═════ Material for this task ═════
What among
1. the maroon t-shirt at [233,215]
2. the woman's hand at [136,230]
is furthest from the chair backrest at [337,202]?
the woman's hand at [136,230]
═════
Retype the listing above line for line, with no changes.

- [Correct output]:
What among
1. the maroon t-shirt at [233,215]
2. the woman's hand at [136,230]
is furthest from the chair backrest at [337,202]?
the woman's hand at [136,230]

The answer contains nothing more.